PROBLEM: Would you repeat the listing exactly but omit every picture?

RECORDS SHOWN:
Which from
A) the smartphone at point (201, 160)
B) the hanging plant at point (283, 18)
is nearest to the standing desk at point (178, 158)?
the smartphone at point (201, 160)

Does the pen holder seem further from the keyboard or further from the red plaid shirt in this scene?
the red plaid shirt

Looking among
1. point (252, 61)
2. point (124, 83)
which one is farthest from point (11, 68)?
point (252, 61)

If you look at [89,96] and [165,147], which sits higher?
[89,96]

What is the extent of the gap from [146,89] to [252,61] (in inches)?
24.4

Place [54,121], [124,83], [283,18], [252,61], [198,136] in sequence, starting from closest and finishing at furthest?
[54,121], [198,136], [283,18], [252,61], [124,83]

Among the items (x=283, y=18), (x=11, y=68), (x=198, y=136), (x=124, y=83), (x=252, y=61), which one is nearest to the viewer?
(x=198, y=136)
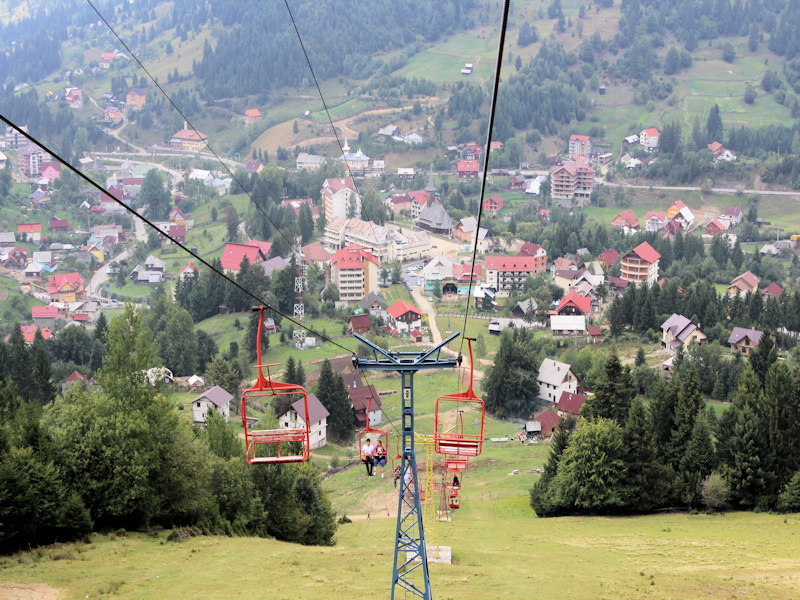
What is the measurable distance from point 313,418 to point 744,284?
4805 centimetres

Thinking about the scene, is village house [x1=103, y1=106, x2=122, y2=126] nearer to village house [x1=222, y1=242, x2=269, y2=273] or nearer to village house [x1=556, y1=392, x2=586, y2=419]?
village house [x1=222, y1=242, x2=269, y2=273]

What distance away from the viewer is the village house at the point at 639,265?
80812mm

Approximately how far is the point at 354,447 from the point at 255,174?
80448mm

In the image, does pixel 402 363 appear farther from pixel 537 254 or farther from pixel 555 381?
pixel 537 254

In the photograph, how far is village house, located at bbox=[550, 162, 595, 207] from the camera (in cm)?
11662

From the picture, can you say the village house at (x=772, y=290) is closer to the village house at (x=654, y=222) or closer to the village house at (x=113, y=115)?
the village house at (x=654, y=222)

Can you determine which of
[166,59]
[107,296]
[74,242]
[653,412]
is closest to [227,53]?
[166,59]

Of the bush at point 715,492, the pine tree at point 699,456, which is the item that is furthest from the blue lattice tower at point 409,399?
the pine tree at point 699,456

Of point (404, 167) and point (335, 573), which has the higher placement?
point (404, 167)

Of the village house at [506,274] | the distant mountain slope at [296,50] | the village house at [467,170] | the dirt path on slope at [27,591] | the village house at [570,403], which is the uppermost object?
the distant mountain slope at [296,50]

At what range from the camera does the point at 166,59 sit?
637 feet

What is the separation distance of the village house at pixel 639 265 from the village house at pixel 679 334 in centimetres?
1722

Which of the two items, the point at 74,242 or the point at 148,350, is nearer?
the point at 148,350

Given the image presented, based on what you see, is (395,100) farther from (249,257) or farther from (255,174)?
(249,257)
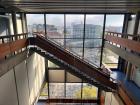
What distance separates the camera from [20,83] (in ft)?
17.6

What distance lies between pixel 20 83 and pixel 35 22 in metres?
4.13

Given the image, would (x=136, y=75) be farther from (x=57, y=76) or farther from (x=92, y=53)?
(x=57, y=76)

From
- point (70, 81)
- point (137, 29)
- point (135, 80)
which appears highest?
point (137, 29)

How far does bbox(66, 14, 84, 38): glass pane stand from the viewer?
27.4ft

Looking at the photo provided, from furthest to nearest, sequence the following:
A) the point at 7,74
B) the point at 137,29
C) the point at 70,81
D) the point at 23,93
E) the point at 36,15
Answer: the point at 70,81, the point at 36,15, the point at 137,29, the point at 23,93, the point at 7,74

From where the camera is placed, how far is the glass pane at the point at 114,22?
27.5 ft

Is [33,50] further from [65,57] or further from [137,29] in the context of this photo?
[137,29]

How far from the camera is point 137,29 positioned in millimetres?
7090

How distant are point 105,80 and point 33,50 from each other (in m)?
3.43

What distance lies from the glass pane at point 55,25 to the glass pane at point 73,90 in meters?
3.14

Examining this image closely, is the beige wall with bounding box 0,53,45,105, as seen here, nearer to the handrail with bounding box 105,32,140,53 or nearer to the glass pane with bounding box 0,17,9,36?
the glass pane with bounding box 0,17,9,36

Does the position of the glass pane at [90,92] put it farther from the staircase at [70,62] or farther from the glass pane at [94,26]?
the glass pane at [94,26]

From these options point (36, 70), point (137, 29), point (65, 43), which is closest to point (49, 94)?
point (36, 70)

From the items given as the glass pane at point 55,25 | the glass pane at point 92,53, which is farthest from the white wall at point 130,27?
the glass pane at point 55,25
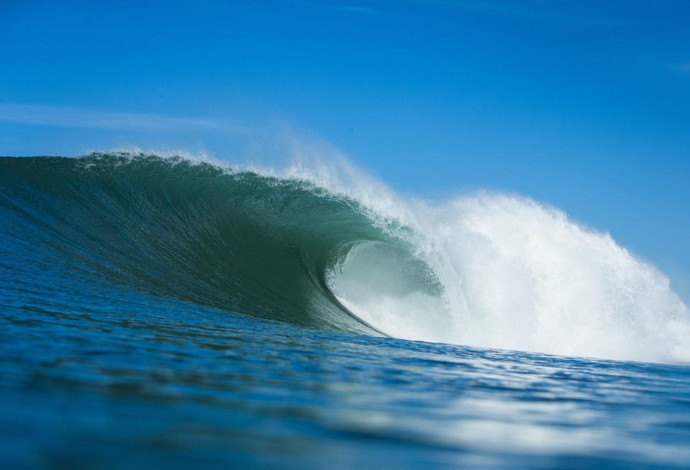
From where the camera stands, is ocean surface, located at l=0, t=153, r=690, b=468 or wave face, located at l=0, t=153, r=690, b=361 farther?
wave face, located at l=0, t=153, r=690, b=361

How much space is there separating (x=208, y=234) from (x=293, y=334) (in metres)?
6.33

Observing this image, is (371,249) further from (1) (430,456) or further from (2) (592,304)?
(1) (430,456)

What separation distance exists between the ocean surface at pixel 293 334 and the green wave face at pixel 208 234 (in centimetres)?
5

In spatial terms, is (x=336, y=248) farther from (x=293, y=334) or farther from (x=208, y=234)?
(x=293, y=334)

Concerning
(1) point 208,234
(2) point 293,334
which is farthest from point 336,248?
(2) point 293,334

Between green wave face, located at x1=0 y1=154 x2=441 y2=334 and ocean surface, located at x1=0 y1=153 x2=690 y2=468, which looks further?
green wave face, located at x1=0 y1=154 x2=441 y2=334

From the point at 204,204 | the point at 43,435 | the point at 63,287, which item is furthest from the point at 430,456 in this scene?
the point at 204,204

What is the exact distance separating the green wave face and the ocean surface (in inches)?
2.1

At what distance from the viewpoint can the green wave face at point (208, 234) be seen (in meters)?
9.38

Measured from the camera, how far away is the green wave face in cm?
938

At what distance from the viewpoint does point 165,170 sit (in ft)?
49.5

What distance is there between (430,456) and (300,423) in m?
0.53

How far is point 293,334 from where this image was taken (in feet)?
20.6

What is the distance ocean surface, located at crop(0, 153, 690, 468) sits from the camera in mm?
2047
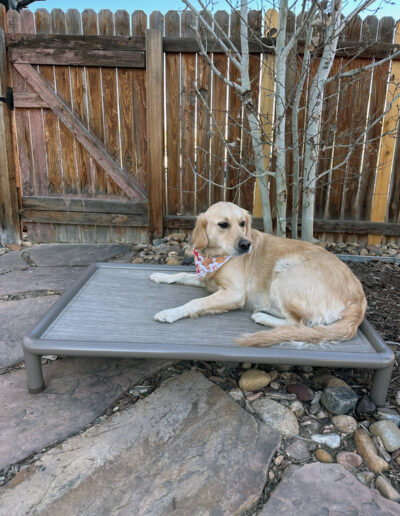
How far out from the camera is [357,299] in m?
2.25

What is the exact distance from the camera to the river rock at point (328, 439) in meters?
1.69

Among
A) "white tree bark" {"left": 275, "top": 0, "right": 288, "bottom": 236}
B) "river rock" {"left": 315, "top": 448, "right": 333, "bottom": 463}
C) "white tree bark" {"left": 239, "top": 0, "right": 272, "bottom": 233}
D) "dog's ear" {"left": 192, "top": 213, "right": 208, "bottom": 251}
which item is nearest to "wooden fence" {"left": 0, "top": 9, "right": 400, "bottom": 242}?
"white tree bark" {"left": 239, "top": 0, "right": 272, "bottom": 233}

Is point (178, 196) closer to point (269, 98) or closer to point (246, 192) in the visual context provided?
point (246, 192)

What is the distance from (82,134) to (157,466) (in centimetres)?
412

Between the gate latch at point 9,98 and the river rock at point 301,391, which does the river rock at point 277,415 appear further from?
the gate latch at point 9,98

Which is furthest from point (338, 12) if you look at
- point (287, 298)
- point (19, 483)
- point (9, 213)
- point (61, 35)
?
point (9, 213)

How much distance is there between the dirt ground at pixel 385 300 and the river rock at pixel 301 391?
0.43 meters

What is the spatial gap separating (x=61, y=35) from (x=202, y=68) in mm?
1690

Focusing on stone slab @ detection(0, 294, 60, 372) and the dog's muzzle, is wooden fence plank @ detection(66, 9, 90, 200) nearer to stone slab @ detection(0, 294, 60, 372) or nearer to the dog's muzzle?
stone slab @ detection(0, 294, 60, 372)

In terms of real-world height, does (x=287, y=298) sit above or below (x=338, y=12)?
below

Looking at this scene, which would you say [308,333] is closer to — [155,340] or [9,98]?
[155,340]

CORRECT RESULT:
Which from
A) the smartphone at point (201, 160)
B) the hanging plant at point (283, 18)
is nearest to the standing desk at point (178, 158)?
the smartphone at point (201, 160)

Does the pen holder seem further from the keyboard or further from the red plaid shirt in this scene?
the red plaid shirt

Looking among
1. point (252, 61)
2. point (124, 83)
which one is farthest from point (11, 68)?
point (252, 61)

If you look at [89,96] and [165,147], which sits higher?
[89,96]

What is the extent of the gap from [146,89] to [252,61] (in inches)?
24.4

Place [54,121], [124,83], [283,18], [252,61], [198,136] in sequence, starting from closest and finishing at furthest?
[54,121], [198,136], [283,18], [252,61], [124,83]

Among the items (x=283, y=18), (x=11, y=68), (x=198, y=136), (x=124, y=83), (x=252, y=61), which one is nearest to the viewer?
(x=198, y=136)
What is the measurable distance from point 313,418 to point 744,284?
4805 centimetres

Thinking about the scene, is village house [x1=103, y1=106, x2=122, y2=126] nearer to village house [x1=222, y1=242, x2=269, y2=273] or nearer to village house [x1=556, y1=392, x2=586, y2=419]?
village house [x1=222, y1=242, x2=269, y2=273]

What distance away from the viewer is the village house at the point at 639,265?
80812mm

Approximately how far is the point at 354,447 from the point at 255,174?
80448mm

In the image, does pixel 402 363 appear farther from pixel 537 254 or farther from pixel 555 381?
pixel 537 254

In the photograph, how far is village house, located at bbox=[550, 162, 595, 207] from the camera (in cm)?
11662

From the picture, can you say the village house at (x=772, y=290) is closer to the village house at (x=654, y=222) or closer to the village house at (x=113, y=115)?
the village house at (x=654, y=222)

Can you determine which of
[166,59]
[107,296]
[74,242]
[653,412]
is closest to [227,53]?
[166,59]

Of the bush at point 715,492, the pine tree at point 699,456, which is the item that is furthest from the blue lattice tower at point 409,399?
the pine tree at point 699,456

Of point (404, 167) and point (335, 573), which has the higher placement?
point (404, 167)

Of the village house at [506,274] | the distant mountain slope at [296,50] | the village house at [467,170] | the dirt path on slope at [27,591] | the village house at [570,403], which is the uppermost object?
the distant mountain slope at [296,50]

At what range from the camera does the point at 166,59 sit?
637 feet

What is the separation distance of the village house at pixel 639 265 from the village house at pixel 679 334 in centimetres?
1722

Which of the two items, the point at 74,242 or the point at 148,350, is nearer?
the point at 148,350

Given the image presented, based on what you see, is (395,100) farther from (249,257) or farther from (255,174)?
(249,257)
What distance separates the camera from [20,83] (in ft)?
17.6

What distance lies between pixel 20 83 and pixel 35 22 in metres?
4.13

Given the image, would (x=136, y=75) be farther from (x=57, y=76) or farther from (x=92, y=53)?
(x=57, y=76)

From
- point (70, 81)
- point (137, 29)
- point (135, 80)
which appears highest?
point (137, 29)

How far does bbox(66, 14, 84, 38): glass pane stand from the viewer?
27.4ft

Looking at the photo provided, from furthest to nearest, sequence the following:
A) the point at 7,74
B) the point at 137,29
C) the point at 70,81
D) the point at 23,93
E) the point at 36,15
Answer: the point at 70,81, the point at 36,15, the point at 137,29, the point at 23,93, the point at 7,74

From where the camera is placed, how far is the glass pane at the point at 114,22?
27.5 ft

Is [33,50] further from [65,57] or further from [137,29] in the context of this photo?
[137,29]

How far from the camera is point 137,29 positioned in millimetres?
7090

How distant are point 105,80 and point 33,50 from each other (in m)?
3.43

What distance lies from the glass pane at point 55,25 to the glass pane at point 73,90 in meters?
3.14

Examining this image closely, is the beige wall with bounding box 0,53,45,105, as seen here, nearer to the handrail with bounding box 105,32,140,53 or nearer to the glass pane with bounding box 0,17,9,36?
the glass pane with bounding box 0,17,9,36

Does the position of the glass pane at [90,92] put it farther from the staircase at [70,62] or farther from the glass pane at [94,26]?
the glass pane at [94,26]

From these options point (36, 70), point (137, 29), point (65, 43), which is closest to point (49, 94)?
point (36, 70)

From the items given as the glass pane at point 55,25 | the glass pane at point 92,53, which is farthest from the white wall at point 130,27?
the glass pane at point 55,25
From where the camera stands, is ocean surface, located at l=0, t=153, r=690, b=468 or wave face, located at l=0, t=153, r=690, b=361 farther?
wave face, located at l=0, t=153, r=690, b=361

How much space is there separating (x=208, y=234) from (x=293, y=334) (in metres)?
6.33

Observing this image, is (371,249) further from (1) (430,456) or further from (2) (592,304)?
(1) (430,456)

What separation distance exists between the ocean surface at pixel 293 334 and the green wave face at pixel 208 234 (in centimetres)?
5

In spatial terms, is (x=336, y=248) farther from (x=293, y=334) or farther from (x=208, y=234)?
(x=293, y=334)

Concerning
(1) point 208,234
(2) point 293,334
which is farthest from point 336,248?
(2) point 293,334

Between green wave face, located at x1=0 y1=154 x2=441 y2=334 and ocean surface, located at x1=0 y1=153 x2=690 y2=468, which looks further?
green wave face, located at x1=0 y1=154 x2=441 y2=334

From the point at 204,204 | the point at 43,435 | the point at 63,287, which item is furthest from the point at 430,456 in this scene?
the point at 204,204

What is the exact distance separating the green wave face and the ocean surface (in inches)?
2.1

At what distance from the viewpoint can the green wave face at point (208, 234) be seen (in meters)?
9.38

Measured from the camera, how far away is the green wave face in cm?
938

At what distance from the viewpoint does point 165,170 sit (in ft)?
49.5

What distance is there between (430,456) and (300,423) in m?
0.53

How far is point 293,334 from where this image was taken (in feet)?
20.6

What is the distance ocean surface, located at crop(0, 153, 690, 468) sits from the camera in mm?
2047
How far out from the camera is [357,299] in m?
2.25

What is the exact distance from the camera to the river rock at point (328, 439) in meters?
1.69

Among
A) "white tree bark" {"left": 275, "top": 0, "right": 288, "bottom": 236}
B) "river rock" {"left": 315, "top": 448, "right": 333, "bottom": 463}
C) "white tree bark" {"left": 239, "top": 0, "right": 272, "bottom": 233}
D) "dog's ear" {"left": 192, "top": 213, "right": 208, "bottom": 251}
which item is nearest to "wooden fence" {"left": 0, "top": 9, "right": 400, "bottom": 242}?
"white tree bark" {"left": 239, "top": 0, "right": 272, "bottom": 233}

Is point (178, 196) closer to point (269, 98) or closer to point (246, 192) in the visual context provided?
point (246, 192)

What is the distance from (82,134) to (157,466) (in centimetres)?
412

Between the gate latch at point 9,98 and the river rock at point 301,391, which does the river rock at point 277,415 appear further from?
the gate latch at point 9,98

Which is furthest from point (338, 12) if you look at
- point (287, 298)
- point (19, 483)
- point (9, 213)
- point (61, 35)
?
point (9, 213)

How much distance is there between the dirt ground at pixel 385 300 and the river rock at pixel 301 391?
0.43 meters

What is the spatial gap separating (x=61, y=35) from (x=202, y=68) in mm?
1690

Focusing on stone slab @ detection(0, 294, 60, 372) and the dog's muzzle, is wooden fence plank @ detection(66, 9, 90, 200) nearer to stone slab @ detection(0, 294, 60, 372) or nearer to the dog's muzzle?
stone slab @ detection(0, 294, 60, 372)

In terms of real-world height, does (x=287, y=298) sit above or below (x=338, y=12)?
below

Looking at this scene, which would you say [308,333] is closer to — [155,340] or [9,98]?
[155,340]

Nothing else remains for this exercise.